07
Mar
14

Hamlet. Psyched

 

Hamlet. Psyched 

USC Drama

Chancellor College Performance Centre

Friday March 28 2014

 

Reviewed by Xanthe Coward

 

 

How can we look after our own mental health?

 

 

IMG_1186

 

Drama Discipline Leader of USC, Jo Loth, wanted to make Hamlet relevant to her students and what better way than to incorporate MYTERN SMS?

 

MYTERN is an acronym for Take Emotional Responsibility Now. As part of her PhD studies, Jane Foster offered MYTERN SMS to the USC student community.

 

Foster has been running the service from her own mobile phone, offering daily text messages to students for inspiration, motivation, comfort and support.

 

Participants gave permission for their messages and feedback to be used for publishing purposes, and in this case, within Loth’s newly adapted production of Shakespeare’s classic tale of teen angst and a family in dissolve.

 

With two Hamlets on stage, a male and a female, the interpretations are interesting and not always as contrasting as one would think, though this may be due to shared rehearsal time and collaborative work on the character. A monologue is treated as dialogue, and there are times when I wonder about the effect of the role played solely by a female.

 

There is less need for the actors to raise their voices than they appear to think there is, with much of their shouting becoming ineffectual through over-application; we miss words and we cringe with Ophelia. These are young performers with minimal training and it shows, despite their best efforts to perform with gusto and fully commit to their roles. I’ll look forward to seeing them again in future, with a little more training and stage experience under their belts.

 

The Creative Industries Drama Major course is designed to produce entrepreneurs who can find or create work in a number of fields. Performance Skills Laboratory 1 (Acting 101) has brought them to a point where they are (mostly) confident in the space, however, I suspect lack of time has been a hindrance on students’ understanding of the text, and also with regard to connecting voice and body and character. We get a more fully realised performance from a mature age student, Lyn Stevenson; the same woman who stood out from the rest in USC Drama’s debut production, R&J (2013).

 

The production cleverly incorporates Foster’s research by giving students’ responses to her text messages to white clad ensemble figures in between the familiar scenes.
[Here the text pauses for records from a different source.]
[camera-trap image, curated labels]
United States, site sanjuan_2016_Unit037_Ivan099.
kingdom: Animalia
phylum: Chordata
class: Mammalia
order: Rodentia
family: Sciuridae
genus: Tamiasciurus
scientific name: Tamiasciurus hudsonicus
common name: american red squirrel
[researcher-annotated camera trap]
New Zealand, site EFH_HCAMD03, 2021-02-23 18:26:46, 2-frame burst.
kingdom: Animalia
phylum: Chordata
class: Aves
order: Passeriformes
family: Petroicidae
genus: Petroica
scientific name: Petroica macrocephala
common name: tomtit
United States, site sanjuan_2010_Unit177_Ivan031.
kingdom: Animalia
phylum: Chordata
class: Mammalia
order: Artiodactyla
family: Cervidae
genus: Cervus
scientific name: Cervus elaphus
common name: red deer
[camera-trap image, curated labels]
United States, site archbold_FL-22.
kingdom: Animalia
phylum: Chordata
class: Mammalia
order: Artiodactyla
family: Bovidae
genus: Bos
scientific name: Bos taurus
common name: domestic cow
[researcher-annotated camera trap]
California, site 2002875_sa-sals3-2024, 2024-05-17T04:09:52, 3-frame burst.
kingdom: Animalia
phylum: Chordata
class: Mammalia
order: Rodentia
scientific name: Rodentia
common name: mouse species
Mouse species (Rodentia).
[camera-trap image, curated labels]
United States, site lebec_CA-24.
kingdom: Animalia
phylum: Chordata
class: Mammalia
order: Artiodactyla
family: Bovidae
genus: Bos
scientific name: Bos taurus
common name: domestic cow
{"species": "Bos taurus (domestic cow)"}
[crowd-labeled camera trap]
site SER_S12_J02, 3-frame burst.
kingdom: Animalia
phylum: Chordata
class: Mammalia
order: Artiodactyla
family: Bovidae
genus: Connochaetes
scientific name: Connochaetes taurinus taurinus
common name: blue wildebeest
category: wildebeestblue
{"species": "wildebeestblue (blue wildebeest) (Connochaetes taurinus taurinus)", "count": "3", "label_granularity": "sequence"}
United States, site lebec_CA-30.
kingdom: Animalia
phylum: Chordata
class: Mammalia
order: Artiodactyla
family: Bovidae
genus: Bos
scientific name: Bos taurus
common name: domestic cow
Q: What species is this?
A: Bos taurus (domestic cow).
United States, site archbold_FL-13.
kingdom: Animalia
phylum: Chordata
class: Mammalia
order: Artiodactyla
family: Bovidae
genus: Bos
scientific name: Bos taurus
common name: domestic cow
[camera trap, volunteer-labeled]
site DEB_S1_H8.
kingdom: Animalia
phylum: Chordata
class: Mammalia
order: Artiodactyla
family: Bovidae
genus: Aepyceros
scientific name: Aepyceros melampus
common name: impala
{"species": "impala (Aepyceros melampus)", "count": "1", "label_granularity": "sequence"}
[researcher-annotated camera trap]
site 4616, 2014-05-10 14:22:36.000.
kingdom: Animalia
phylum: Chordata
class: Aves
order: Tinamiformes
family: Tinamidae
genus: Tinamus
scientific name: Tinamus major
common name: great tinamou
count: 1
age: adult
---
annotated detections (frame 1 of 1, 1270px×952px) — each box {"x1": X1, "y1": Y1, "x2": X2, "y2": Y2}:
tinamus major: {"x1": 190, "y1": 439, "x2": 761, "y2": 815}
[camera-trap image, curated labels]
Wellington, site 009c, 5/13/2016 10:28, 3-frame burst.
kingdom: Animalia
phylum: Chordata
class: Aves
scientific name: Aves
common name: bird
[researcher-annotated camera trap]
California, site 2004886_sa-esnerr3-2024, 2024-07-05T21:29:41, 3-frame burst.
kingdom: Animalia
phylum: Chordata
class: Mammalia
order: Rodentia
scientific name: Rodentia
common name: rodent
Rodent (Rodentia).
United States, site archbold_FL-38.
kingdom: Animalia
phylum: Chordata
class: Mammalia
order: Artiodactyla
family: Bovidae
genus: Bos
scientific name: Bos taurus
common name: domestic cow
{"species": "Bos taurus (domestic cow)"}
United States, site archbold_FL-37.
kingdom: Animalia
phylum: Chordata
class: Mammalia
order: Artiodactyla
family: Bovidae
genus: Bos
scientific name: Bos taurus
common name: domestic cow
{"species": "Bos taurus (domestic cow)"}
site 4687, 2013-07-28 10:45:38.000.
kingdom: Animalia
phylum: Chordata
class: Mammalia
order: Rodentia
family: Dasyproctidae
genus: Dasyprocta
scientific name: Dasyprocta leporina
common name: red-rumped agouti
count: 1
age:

The focus shifts from Hamlet to Ophelia, and her death, which brings a sudden change in pace and an unexpected conclusion. The ensemble, like a Greek Chorus or a shiver of sharks, circle Ophelia on her pedestal/coffin and take their places downstage to remind us that mental health is, indeed, a serious issue.

 

The template is potentially a wonderful resource for schools and community groups. It deserves further dramaturgical development and I’d love to see it receive the funds that would make publishing possible. This way, the (anonymous) personal stories can be easily incorporated, making the original story and local content relevant to entirely new audiences.

 

Loth has big ideas and at times very little to work with, but her gift is in going beyond our expectations and boldly challenging our notions of what theatre is and what role it plays within contemporary society. The potential of performance, to change how we see the world and each other, is evident in each original production Loth undertakes.